One key issue that I always harp on – I know, I admit it – is “corrupt intent.” There are a lot of words that surround intent, especially in the white collar world. In many cases, an actor’s liability for a white collar crime does not turn on whether he or she committed an act, but boils down to what was the actor thinking at the time, or what was the actor’s intent.
Given the fact that none of us are adept at mind reading, we always look to words, context and surrounding circumstances to infer what was going on in an actor’s head.
In the FCPA situation, the requisite intent for an actor is “corrupt intent. Here a simple explanation of this concept is very helpful. If the actor transfers money or something else of value to a foreign government official to influence, persuade or convince a foreign government official to commit an act in violation of that government’s official’s duties or obligations, wallah – we are looking at corrupt intent. (I know I have omitted the business purpose test but assume that we satisfy that with the respective action or omission by the foreign official).

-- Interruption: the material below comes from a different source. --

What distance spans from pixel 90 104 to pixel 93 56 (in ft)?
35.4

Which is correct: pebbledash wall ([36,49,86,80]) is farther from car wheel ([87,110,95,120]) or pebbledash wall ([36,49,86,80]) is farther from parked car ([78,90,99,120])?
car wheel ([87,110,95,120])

A legal or compliance officer tasked with considering a prospective action by a company actor has to examine, in good faith, the presence or absence of corrupt intent, and carefully weight how such conduct in the specific context would be viewed by a regulator or prosecutor.
As part of this analysis, a legal and compliance officer knows that creating a contemporaneous document reflecting a good faith analysis of the issue, and why the officer was comfortable with moving forward with the conduct is a sure and reliable way to document the company’s intent. Of course, there are many assumptions and variables – I am assuming that the legal and compliance officer has obtained all of the relevant information from the business. As we saw last year in the VimpelCom enforcement action, lawyers and compliance officers were not able to conduct a good faith analysis because senior executives conspired to withhold such information from them.
The “corrupt intent” framework can help to solve what would be otherwise intractable issues. It is an effective strategy to separate the wheat from the chaff when reviewing an FCPA issue. It is not meant to be the surefire solution but it is a helpful way to focus analysis and consider the issues.
Legal and compliance practitioners should always ask themselves how would a prosecutor view a piece of evidence or a course of conduct. It is too easy to just write off this way of thinking as aggressive DOJ attorneys will always find a way to make something look wrong. That is a cop out. In fact, DOJ FCPA attorneys, in my experience, carefully consider issues, and are willing to engage in a thoughtful discussion and analysis.